◆ TEXT BLOCK
Studio album by The Avett Brothers
- Released: May 15, 2007
- Genre: Folk rock
- Length: 58:45 (Standard Edition) 67:49 (iTunes Edition)
- Label: Ramseur Records

The Avett Brothers chronology
| The Gleam (2006) | Emotionalism (2007) | The Second Gleam (2008) |

= Emotionalism (album) =

Emotionalism is an album released in 2007 by folk artists The Avett Brothers under Ramseur Records. Produced By Bill Reynolds and Danny Kadar, The album's widespread success launched The Avett Brothers into the national spotlight, catching the eye of producer Rick Rubin who would go on to produce their next album I And Love And You.

Emotionalism was also the first album to introduce cellist Joe Kwon to their ensemble, who would become a permanent member of the band.

The track Will You Return? is used as the theme song for the television show A Chef's Life.

Professional ratings
Review scores
| Source | Rating |
| AbsolutePunk.net | (83%) |
| Allmusic | Star |
| Paste Magazine | Star Half star |
| Pitchfork Media | (7.5/10) |
| Stylus Magazine | (A) |

==Track listing==
All tracks by The Avett Brothers.

◆ DATA PROVIDED
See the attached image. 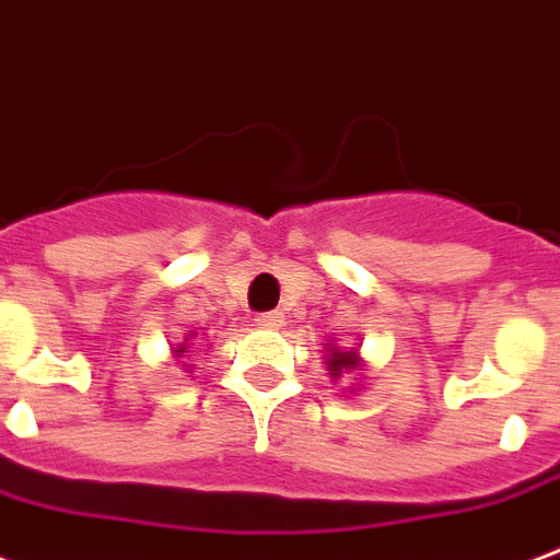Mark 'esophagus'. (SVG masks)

◆ STATED TASK
Extend the Emotionalism album page past its last line.

◆ EXPECTED OUTPUT
1. "Die, Die, Die" – 2:50
2. "Shame" – 3:53
3. "Paranoia in B Major" – 3:37
4. "The Weight of Lies" – 4:29
5. "Will You Return?" – 2:46
6. "The Ballad of Love and Hate" – 5:20
7. "Salina" – 4:44
8. "Pretty Girl from Chile" – 5:42
9. "All My Mistakes" – 5:07
10. "Living of Love" – 4:31
11. "I Would Be Sad" – 3:44
12. "Pretty Girl from San Diego" – 3:50
13. "Go to Sleep" – 4:04
14. "Hand-Me-Down Tune" – 4:07
15. "In the Curve" (iTunes Bonus Track) – 3:44
16. "Tales of Coming News" (iTunes Bonus Track) – 5:20

== Personnel ==
The Avett Brothers
- Seth Avett – lead & backing vocals, acoustic & electric guitars, piano, organ, glockenspiel, drums, percussion
- Scott Avett – lead & backing vocals, banjo, acoustic & electric guitars, piano, drums, percussion
- Bob Crawford – backing vocals, upright & electric bass, saxophones, bass clarinet, trumpet, percussion
- Bill Reynolds – producer
- Danny Kadar – producer

Additional musicians
- Joe Kwon – cello (5, 7, 10, 13, 14), vocals (12)
- Paleface – vocals, harmonica, guitar (13)
- Donny Herron – fiddle (8, 13)
- Monica Samalot – drums (13)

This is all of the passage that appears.